North Island, New Zealand, 2006
Canon EOS 1Ds Mark II, Leica-R 19mm, 30 seconds @ f11, ISO 50, tripod-mounted, 10X ND filter
Years ago, while shooting The Pilbara Project, I spent an enjoyable afternoon walking through the Art Gallery of Western Australia with Les Walkling. Les, many readers may already know, is well known in educational and contemporary art circles within Australia and around the world. He’s also a part of our Ninety Degrees Five (ND5) group. You can read more about Les on his website - www.leswalkling.com.
During our trips away, the conversation is inevitably related to photography, especially the way that modern photography fits into the art world.
There are two camps: those who believe a photograph should look like a photograph, and those who say a photograph can be anything it wants to be. I appreciate both schools of thought. Both are valid.
Of course, there can be a great deal of discussion about the definition of ‘a photograph’!
One of the challenges in the digital age has been the use of colour. In comparison to the colours we could capture and reproduce with film, today we can produce much stronger, more vibrant and saturated colours. Should we?
And this is where my walk around the Art Gallery of Western Australia in Perth with Les was so instructional. We took great delight in looking at the paintings (not photographs) hanging on the wall and observing their use of colour. Talk about out of gamut!
Of course, not all of the works were highly saturated, but many of them were. Artists, it seems, are quite comfortable with colour in many guises.
But photography isn’t art, is it? Perhaps this is better stated that photography isn’t always art. Sometimes photography is a scientific record or a historical document. We expect to see natural colours in some photographs, depending on their context.
However, when it comes to using photography as a means of expression, I think we can afford to be a little more adventurous.

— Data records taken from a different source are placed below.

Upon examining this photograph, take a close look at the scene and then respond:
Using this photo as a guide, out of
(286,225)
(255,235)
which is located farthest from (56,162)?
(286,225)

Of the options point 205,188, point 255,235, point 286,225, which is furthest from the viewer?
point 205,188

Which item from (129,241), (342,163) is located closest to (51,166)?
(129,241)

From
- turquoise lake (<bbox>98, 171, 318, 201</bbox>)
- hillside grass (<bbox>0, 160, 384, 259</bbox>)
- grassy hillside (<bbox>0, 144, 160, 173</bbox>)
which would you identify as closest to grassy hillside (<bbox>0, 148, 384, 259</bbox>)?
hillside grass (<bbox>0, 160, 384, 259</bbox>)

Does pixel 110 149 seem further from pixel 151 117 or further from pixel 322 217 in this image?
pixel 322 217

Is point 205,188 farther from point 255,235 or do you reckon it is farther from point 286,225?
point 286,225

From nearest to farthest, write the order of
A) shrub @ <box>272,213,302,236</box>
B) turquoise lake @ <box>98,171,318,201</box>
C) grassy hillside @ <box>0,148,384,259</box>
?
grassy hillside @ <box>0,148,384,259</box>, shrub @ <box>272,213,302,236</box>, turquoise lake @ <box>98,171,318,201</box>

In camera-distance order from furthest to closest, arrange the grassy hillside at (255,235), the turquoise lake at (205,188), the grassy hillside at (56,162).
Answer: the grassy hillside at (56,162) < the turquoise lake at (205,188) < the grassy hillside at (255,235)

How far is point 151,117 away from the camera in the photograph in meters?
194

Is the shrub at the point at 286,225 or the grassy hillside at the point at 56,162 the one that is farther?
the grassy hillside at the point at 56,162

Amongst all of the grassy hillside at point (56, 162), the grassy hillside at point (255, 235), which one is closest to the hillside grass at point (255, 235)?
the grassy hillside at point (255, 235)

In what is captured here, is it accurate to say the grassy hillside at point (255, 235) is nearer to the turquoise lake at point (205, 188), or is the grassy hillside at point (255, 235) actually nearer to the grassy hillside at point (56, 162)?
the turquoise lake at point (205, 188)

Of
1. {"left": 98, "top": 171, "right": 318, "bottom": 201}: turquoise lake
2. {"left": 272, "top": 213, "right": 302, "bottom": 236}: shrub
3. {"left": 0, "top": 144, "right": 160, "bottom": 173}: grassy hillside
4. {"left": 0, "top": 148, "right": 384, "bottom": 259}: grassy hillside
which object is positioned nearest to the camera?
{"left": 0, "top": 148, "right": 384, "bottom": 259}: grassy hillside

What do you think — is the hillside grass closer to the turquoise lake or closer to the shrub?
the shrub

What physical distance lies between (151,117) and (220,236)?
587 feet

From an early stage, I have enjoyed using strong colour and friends have even called me ‘Mr 200% Saturation’! However, I like to think that while saturated in places, my photographs aren’t just a matter of dragging the saturation slider to the right. Only some colours are saturated, while others are in fact de-saturated.
In the photograph above, the saturation in the water and hills has been enhanced, while the sky has been desaturated and darkened. Simple post-production adjustments of colour balance can have a dramatic impact on the mood and feeling of an image, a choice photographers can make after capture in The New Tradition.